* **Prompt 1**
Can you copy every row of object.find calls and their box outputs, from the lamps lookup through the suvs lookup, word for word?

How do you manage that?  Our dogs are not allowed on the couch, but the kittens... that's another story!

Our two kittens are proving to be impossible to keep off the counter tops or the table.  I've sprayed them with the spray bottle hundreds of times, and they just jump right back up.  Sometimes right in front of me, spray bottle in hand, 30 seconds after spraying them off the counter the first time!  Over and over and over and over.  What gets me is that they KNOW they're not supposed to be up there.  If I walk into the kitchen, they usually jump down pretty quick.

I don't see any way to keep them off the couches, especially being gone at work for 10-12 hours at a time.

Any suggestions on keeping cats off tables and counters?

-SF


----------



## crs7200 (Mar 16, 2009)

boxers are funny. I get a kick out of the way they come at you in the shape of a horse shoe.  Butt and head at the same time all the while begging for attention.  Nice pup.


----------



## Tessa (Mar 19, 2009)

I am SO SO SO glad that the ears aren't clipped.  Kudos for that!!


----------



## ashpanannie (Mar 19, 2009)

Actually, Slyferret, I do not try to keep the cats off of the couch unless I want to use it.  But if you provide one of those carpeted cat play towers with the bed on top for them, you'll find they prefer that to anyplace else other than your wood rack.

Keeping cats off the kitchen counters and table requires loudly yelling 'NO', stomping and assault with a rolled newspaper each and every time.  I will relentlessly chase a kitten/cat down and swat it even if it tries to run and hide.  It does not take long for them to never dare do this when I am home, and when I am not, I find that lightly taping bubble wrap on the surfaces puts an end to their desire to get up there.  My adult indoor cats never, never get on the counters or table.  They are not one bit afraid of me either, because I am a petter and food dispenser.  The are very loving ankle rubbers.

The rolled newspaper advice is, of course, my thing to do with pups as well.  Go on a serious war path with that paper, each and EVERY time they are caught being bad, and you'll win your way in the end!

* **Data to process**
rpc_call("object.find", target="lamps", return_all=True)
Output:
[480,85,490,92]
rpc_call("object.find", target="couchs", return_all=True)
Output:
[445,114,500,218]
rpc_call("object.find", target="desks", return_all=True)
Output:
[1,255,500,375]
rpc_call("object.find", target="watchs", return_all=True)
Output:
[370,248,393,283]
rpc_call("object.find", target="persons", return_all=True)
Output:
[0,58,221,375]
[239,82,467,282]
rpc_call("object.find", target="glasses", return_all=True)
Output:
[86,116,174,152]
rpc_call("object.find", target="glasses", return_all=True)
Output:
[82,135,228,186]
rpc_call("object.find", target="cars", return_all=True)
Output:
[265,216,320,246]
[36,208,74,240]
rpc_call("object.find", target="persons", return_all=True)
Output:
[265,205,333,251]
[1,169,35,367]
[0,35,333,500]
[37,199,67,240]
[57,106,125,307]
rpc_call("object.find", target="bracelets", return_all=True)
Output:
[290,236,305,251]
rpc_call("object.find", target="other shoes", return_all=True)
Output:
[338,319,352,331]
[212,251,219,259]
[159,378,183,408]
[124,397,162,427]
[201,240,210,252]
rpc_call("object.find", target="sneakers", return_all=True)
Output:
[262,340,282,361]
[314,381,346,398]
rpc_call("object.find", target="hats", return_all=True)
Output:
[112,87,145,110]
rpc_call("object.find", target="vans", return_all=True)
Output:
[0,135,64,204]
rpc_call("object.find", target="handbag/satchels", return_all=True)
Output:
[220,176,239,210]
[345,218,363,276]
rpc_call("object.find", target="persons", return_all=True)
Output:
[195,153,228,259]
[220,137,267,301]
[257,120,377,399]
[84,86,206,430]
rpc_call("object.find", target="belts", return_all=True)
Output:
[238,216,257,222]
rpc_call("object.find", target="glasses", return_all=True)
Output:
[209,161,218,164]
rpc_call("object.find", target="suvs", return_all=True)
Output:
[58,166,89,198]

* **Prompt 2**
Which usernames appear in the dated post headings of the kitten thread?

* **Written response 1**
rpc_call("object.find", target="lamps", return_all=True)
Output:
[480,85,490,92]
rpc_call("object.find", target="couchs", return_all=True)
Output:
[445,114,500,218]
rpc_call("object.find", target="desks", return_all=True)
Output:
[1,255,500,375]
rpc_call("object.find", target="watchs", return_all=True)
Output:
[370,248,393,283]
rpc_call("object.find", target="persons", return_all=True)
Output:
[0,58,221,375]
[239,82,467,282]
rpc_call("object.find", target="glasses", return_all=True)
Output:
[86,116,174,152]
rpc_call("object.find", target="glasses", return_all=True)
Output:
[82,135,228,186]
rpc_call("object.find", target="cars", return_all=True)
Output:
[265,216,320,246]
[36,208,74,240]
rpc_call("object.find", target="persons", return_all=True)
Output:
[265,205,333,251]
[1,169,35,367]
[0,35,333,500]
[37,199,67,240]
[57,106,125,307]
rpc_call("object.find", target="bracelets", return_all=True)
Output:
[290,236,305,251]
rpc_call("object.find", target="other shoes", return_all=True)
Output:
[338,319,352,331]
[212,251,219,259]
[159,378,183,408]
[124,397,162,427]
[201,240,210,252]
rpc_call("object.find", target="sneakers", return_all=True)
Output:
[262,340,282,361]
[314,381,346,398]
rpc_call("object.find", target="hats", return_all=True)
Output:
[112,87,145,110]
rpc_call("object.find", target="vans", return_all=True)
Output:
[0,135,64,204]
rpc_call("object.find", target="handbag/satchels", return_all=True)
Output:
[220,176,239,210]
[345,218,363,276]
rpc_call("object.find", target="persons", return_all=True)
Output:
[195,153,228,259]
[220,137,267,301]
[257,120,377,399]
[84,86,206,430]
rpc_call("object.find", target="belts", return_all=True)
Output:
[238,216,257,222]
rpc_call("object.find", target="glasses", return_all=True)
Output:
[209,161,218,164]
rpc_call("object.find", target="suvs", return_all=True)
Output:
[58,166,89,198]

* **Written response 2**
crs7200, Tessa, ashpanannie